REQUIRED WORK:
[1] List the three files that the diffstat summary in the KVM patch discussion names as changed by the patch.
[2] Carry the KVM patch discussion forward from its last sentence.

Well, migration of the SMP TSCs is not precise, but it is better than
zeroing the TSCs on migration. So something like a new state (migration
only), or a hack that mimicks that behaviour, is needed :(
Jan Kiszka - Feb. 25, 2010, 3:17 p.m.
Marcelo Tosatti wrote:
> On Thu, Feb 25, 2010 at 09:48:47AM +0100, Jan Kiszka wrote:
>> Marcelo Tosatti wrote:
>>> On Thu, Feb 25, 2010 at 12:58:26AM +0100, Jan Kiszka wrote:
>>>> Marcelo Tosatti wrote:
>>>>> On Thu, Feb 25, 2010 at 12:45:55AM +0100, Jan Kiszka wrote:
>>>>>> Marcelo Tosatti wrote:
>>>>>>> On Wed, Feb 24, 2010 at 03:17:55PM +0100, Jan Kiszka wrote:
>>>>>>>> Drop kvm_load_tsc in favor of level-dependent writeback in
>>>>>>>> kvm_arch_load_regs. KVM's PV clock MSRs fall in the same category and
>>>>>>>> should therefore only be written back on full sync.
>>>>>>>>
>>>>>>>> Signed-off-by: Jan Kiszka <jan.kiszka@siemens.com>
>>>>>>>> ---
>>>>>>>>  qemu-kvm-x86.c        |   19 +++++--------------
>>>>>>>>  qemu-kvm.h            |    4 ----
>>>>>>>>  target-i386/machine.c |    5 -----
>>>>>>>>  3 files changed, 5 insertions(+), 23 deletions(-)
>>>>>>>>
>>>>>>>> diff --git a/qemu-kvm-x86.c b/qemu-kvm-x86.c
>>>>>>>> index 840c1c9..84fd7fa 100644
>>>>>>>> --- a/qemu-kvm-x86.c
>>>>>>>> +++ b/qemu-kvm-x86.c
>>>>>>>> @@ -965,8 +965,11 @@ void kvm_arch_load_regs(CPUState *env, int level)
>>>>>>>>          set_msr_entry(&msrs[n++], MSR_LSTAR  ,           env->lstar);
>>>>>>>>      }
>>>>>>>>  #endif
>>>>>>>> -    set_msr_entry(&msrs[n++], MSR_KVM_SYSTEM_TIME,  env->system_time_msr);
>>>>>>>> -    set_msr_entry(&msrs[n++], MSR_KVM_WALL_CLOCK,  env->wall_clock_msr);
>>>>>>>> +    if (level == KVM_PUT_FULL_STATE) {
>>>>>>>> +        set_msr_entry(&msrs[n++], MSR_IA32_TSC, env->tsc);
>>>>>>>> +        set_msr_entry(&msrs[n++], MSR_KVM_SYSTEM_TIME, env->system_time_msr);
>>>>>>>> +        set_msr_entry(&msrs[n++], MSR_KVM_WALL_CLOCK, env->wall_clock_msr);
>>>>>>>> +    }
>>>>>>> As things stand today, the TSC should only be written on migration. See
>>>>>>> 53f658b3c33616a4997ee254311b335e59063289 in the kernel.

RECORD LIST:

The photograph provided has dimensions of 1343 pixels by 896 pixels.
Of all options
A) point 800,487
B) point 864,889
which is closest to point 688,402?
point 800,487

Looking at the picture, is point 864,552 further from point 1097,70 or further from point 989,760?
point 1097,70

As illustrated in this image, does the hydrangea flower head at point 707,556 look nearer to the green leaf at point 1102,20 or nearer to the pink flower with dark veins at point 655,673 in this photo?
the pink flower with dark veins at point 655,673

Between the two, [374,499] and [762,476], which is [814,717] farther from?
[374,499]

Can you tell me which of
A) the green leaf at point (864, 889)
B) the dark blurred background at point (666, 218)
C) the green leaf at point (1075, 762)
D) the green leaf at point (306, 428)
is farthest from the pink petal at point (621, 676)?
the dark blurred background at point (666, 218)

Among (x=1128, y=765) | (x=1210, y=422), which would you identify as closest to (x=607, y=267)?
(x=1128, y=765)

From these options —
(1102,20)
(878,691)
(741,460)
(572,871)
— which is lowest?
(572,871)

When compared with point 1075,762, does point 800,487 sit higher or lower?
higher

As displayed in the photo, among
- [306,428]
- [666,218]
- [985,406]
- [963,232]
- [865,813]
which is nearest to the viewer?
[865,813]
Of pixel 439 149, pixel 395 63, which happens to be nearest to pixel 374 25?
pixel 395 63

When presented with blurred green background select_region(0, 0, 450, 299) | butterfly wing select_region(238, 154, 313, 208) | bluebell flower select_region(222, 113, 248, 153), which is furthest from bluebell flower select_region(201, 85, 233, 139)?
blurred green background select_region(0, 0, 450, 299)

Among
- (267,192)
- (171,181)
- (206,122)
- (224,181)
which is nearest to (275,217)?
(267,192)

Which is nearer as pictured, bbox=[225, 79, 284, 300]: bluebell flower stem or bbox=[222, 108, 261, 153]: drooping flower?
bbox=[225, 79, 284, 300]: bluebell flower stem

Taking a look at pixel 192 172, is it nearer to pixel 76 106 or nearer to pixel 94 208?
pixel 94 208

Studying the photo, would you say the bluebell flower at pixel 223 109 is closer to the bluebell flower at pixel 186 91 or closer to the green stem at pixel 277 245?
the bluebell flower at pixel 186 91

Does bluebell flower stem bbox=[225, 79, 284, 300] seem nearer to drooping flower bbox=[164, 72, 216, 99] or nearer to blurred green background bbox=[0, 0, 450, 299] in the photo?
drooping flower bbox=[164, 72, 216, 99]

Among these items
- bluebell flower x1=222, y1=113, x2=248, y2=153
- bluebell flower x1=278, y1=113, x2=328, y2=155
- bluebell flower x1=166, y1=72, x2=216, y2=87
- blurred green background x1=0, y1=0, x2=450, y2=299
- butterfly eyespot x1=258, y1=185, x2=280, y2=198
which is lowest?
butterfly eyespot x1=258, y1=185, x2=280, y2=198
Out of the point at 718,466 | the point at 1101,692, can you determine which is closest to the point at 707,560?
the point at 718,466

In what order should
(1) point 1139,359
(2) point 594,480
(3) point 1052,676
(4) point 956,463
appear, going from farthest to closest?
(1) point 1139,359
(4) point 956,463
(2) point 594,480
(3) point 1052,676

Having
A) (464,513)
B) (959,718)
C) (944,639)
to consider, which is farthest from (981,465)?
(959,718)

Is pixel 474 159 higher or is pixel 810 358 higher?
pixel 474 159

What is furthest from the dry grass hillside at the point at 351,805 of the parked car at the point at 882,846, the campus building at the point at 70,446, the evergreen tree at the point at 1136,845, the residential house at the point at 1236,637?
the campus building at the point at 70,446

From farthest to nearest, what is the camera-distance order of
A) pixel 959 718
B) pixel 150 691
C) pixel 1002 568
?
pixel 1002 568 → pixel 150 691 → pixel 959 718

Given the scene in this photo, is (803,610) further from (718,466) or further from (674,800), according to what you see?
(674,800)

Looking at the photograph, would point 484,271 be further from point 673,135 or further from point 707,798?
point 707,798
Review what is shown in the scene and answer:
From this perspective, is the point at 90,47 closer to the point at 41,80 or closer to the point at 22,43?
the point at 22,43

ANSWERS BY TASK:
[1] qemu-kvm-x86.c, qemu-kvm.h, target-i386/machine.c

[2]
>>>>>> Migration and power-up - that's what this patch ensures (=>
>>>>>> KVM_PUT_FULL_STATE). Or where do you see any problem?
>>>>>>
>>>>>> Jan
>>>>>>
>>>>> The problem is it should not write on power up (the kernel attempts
>>>>> to synchronize the TSCs in that case, see the commit).
>>>>>
>>>> OK, need to read this more carefully.
>>>>
>>>> I do not yet understand the difference from user space POV: it tries to
>>>> transfer the identical TSC values to all currently stopped VCPU threads.
>>> guest tsc = host tsc + offset
>>>
>>> So at the time you set_msr(TSC), the guest visible TSC starts ticking. 
>>> For SMP guests, this does not happen exactly at the same time for all
>>> vcpus.
>> Ouch.
>>
>>>> That should not be different if we are booting a fresh VM or loading a
>>>> complete state of a migrated image. If it does, it looks like a KVM
>>>> kernel deficit on first glance.
>>> Yes it is a deficit. After migration TSCs of SMP guests go out of sync.
>>> Zachary is working on that.
>>>
>> OK, so we need a workaround, ideally without reintroducing hooks. Is
>> this one acceptable?
>>
>>
>> diff --git a/qemu-kvm-x86.c b/qemu-kvm-x86.c
>> index 84fd7fa..285c05a 100644
>> --- a/qemu-kvm-x86.c
>> +++ b/qemu-kvm-x86.c
>> @@ -966,7 +966,15 @@ void kvm_arch_load_regs(CPUState *env, int level)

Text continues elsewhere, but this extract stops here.